Rewrite the listing as a two-column CSV with the headers input and output. Start with the line containing "Within the photo" and go on through the line containing "5.93 metres". Each row should hold the text posed and the answer given for it, with each in one quoted field and any line breaks replaced by spaces.

◆ ◆ ◆ ◆ ◆ ◆ ◆

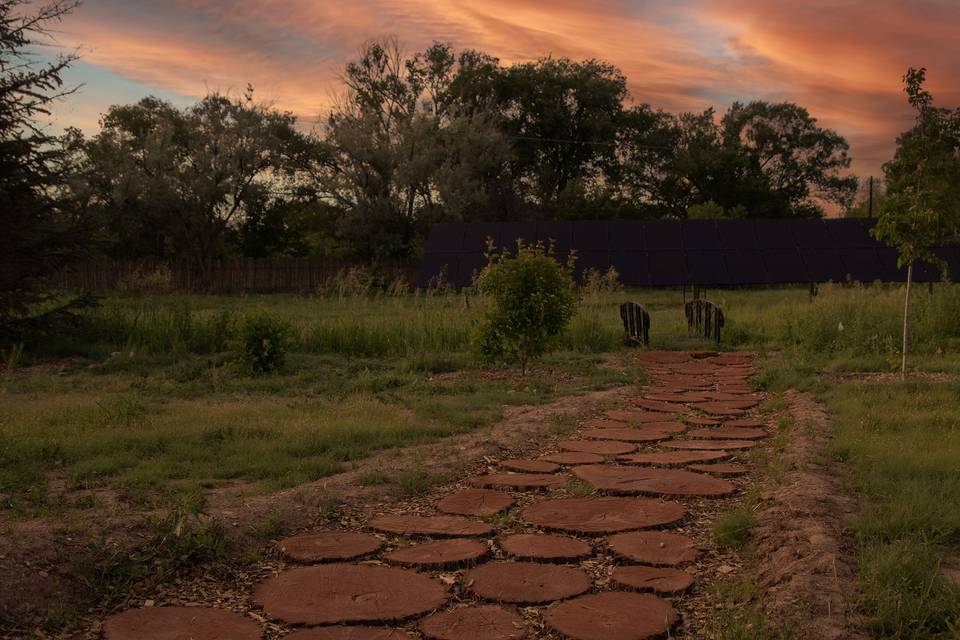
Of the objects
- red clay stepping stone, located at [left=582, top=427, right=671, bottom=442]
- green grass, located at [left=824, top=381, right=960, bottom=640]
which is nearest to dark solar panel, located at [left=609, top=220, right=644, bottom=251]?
green grass, located at [left=824, top=381, right=960, bottom=640]

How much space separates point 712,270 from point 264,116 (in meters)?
21.0

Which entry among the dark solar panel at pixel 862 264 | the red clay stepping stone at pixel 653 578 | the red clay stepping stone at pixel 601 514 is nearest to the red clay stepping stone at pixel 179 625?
the red clay stepping stone at pixel 653 578

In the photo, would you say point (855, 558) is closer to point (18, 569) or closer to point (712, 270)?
point (18, 569)

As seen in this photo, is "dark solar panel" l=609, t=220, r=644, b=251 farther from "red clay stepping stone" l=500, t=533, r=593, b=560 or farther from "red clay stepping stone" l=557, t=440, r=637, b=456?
"red clay stepping stone" l=500, t=533, r=593, b=560

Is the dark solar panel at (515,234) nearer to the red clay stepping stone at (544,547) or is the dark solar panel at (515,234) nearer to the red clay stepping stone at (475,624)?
the red clay stepping stone at (544,547)

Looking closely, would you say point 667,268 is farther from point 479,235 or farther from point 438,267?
point 438,267

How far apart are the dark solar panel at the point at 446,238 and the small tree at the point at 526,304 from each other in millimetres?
10422

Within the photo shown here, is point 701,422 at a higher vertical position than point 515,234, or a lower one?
lower

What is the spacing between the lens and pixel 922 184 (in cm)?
852

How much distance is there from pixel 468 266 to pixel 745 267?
5.93 metres

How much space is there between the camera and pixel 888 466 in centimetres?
452

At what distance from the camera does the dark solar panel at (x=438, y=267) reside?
18531 millimetres

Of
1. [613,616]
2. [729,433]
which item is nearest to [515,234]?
[729,433]

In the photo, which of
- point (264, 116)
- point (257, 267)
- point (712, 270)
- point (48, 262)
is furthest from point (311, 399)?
point (264, 116)
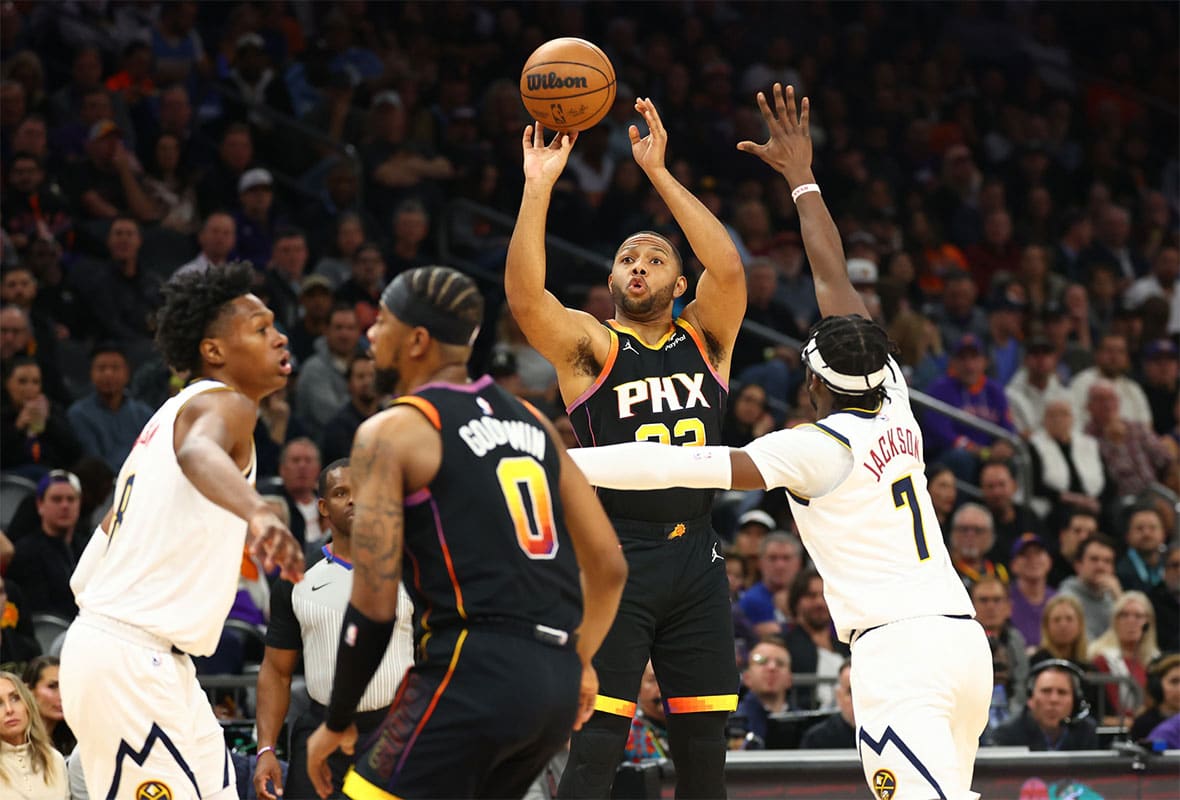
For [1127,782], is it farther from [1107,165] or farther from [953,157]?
[1107,165]

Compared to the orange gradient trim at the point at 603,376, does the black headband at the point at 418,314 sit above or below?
below

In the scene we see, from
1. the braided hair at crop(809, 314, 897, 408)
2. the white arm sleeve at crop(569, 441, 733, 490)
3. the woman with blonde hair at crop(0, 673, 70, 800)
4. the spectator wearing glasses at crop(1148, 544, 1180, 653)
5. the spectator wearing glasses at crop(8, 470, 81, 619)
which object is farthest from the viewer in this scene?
the spectator wearing glasses at crop(1148, 544, 1180, 653)

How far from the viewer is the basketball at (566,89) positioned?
7.32 m

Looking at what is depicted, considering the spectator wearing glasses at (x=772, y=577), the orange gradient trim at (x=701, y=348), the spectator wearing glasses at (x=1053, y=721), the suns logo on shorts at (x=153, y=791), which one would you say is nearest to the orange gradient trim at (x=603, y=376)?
the orange gradient trim at (x=701, y=348)

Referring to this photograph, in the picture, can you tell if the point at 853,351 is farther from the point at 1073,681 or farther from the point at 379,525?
the point at 1073,681

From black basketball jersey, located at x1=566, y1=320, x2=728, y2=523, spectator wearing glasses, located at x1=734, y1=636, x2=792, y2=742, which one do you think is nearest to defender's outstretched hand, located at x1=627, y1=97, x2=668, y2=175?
black basketball jersey, located at x1=566, y1=320, x2=728, y2=523

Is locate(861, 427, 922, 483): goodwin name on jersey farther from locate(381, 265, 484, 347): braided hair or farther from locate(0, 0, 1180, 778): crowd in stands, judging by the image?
locate(0, 0, 1180, 778): crowd in stands

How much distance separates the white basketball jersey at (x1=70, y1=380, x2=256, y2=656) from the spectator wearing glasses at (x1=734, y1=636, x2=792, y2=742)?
505 centimetres

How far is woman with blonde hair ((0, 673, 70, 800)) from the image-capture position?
742 cm

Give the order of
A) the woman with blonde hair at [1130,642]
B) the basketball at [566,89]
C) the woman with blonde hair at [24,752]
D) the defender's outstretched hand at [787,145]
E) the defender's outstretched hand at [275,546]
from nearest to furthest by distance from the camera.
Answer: the defender's outstretched hand at [275,546] → the basketball at [566,89] → the woman with blonde hair at [24,752] → the defender's outstretched hand at [787,145] → the woman with blonde hair at [1130,642]

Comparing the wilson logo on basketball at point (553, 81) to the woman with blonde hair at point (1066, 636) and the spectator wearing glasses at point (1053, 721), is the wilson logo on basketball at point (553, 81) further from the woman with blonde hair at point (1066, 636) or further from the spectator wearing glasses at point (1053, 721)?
the woman with blonde hair at point (1066, 636)

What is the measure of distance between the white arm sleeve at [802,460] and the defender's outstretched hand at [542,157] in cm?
158

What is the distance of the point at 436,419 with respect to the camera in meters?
4.66

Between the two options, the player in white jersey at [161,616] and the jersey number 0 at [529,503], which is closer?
the jersey number 0 at [529,503]
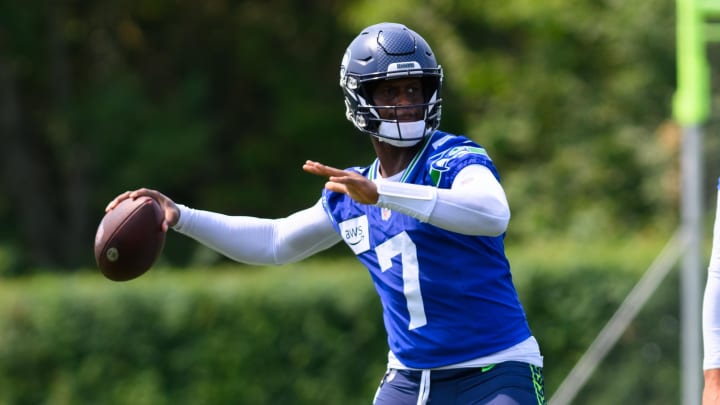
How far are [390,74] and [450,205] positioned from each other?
24.4 inches

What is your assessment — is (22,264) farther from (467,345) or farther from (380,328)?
(467,345)

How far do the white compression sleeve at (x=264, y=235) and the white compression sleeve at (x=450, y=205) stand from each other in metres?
0.83

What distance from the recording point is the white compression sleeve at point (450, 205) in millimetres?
3900

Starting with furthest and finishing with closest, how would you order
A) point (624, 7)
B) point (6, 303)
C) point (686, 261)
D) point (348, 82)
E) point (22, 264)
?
point (22, 264) → point (624, 7) → point (6, 303) → point (686, 261) → point (348, 82)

◆ ◆ ◆ ◆ ◆ ◆ ◆

## Final result:
input,output
"Within the photo shown here, is point 701,422 at a higher vertical position than point 515,234, or a lower one?","lower"
"What is the spacing between the lens and pixel 922 184 (in cm)?","852"
"How much distance is there from pixel 468 266 to pixel 745 267?","5.93 metres"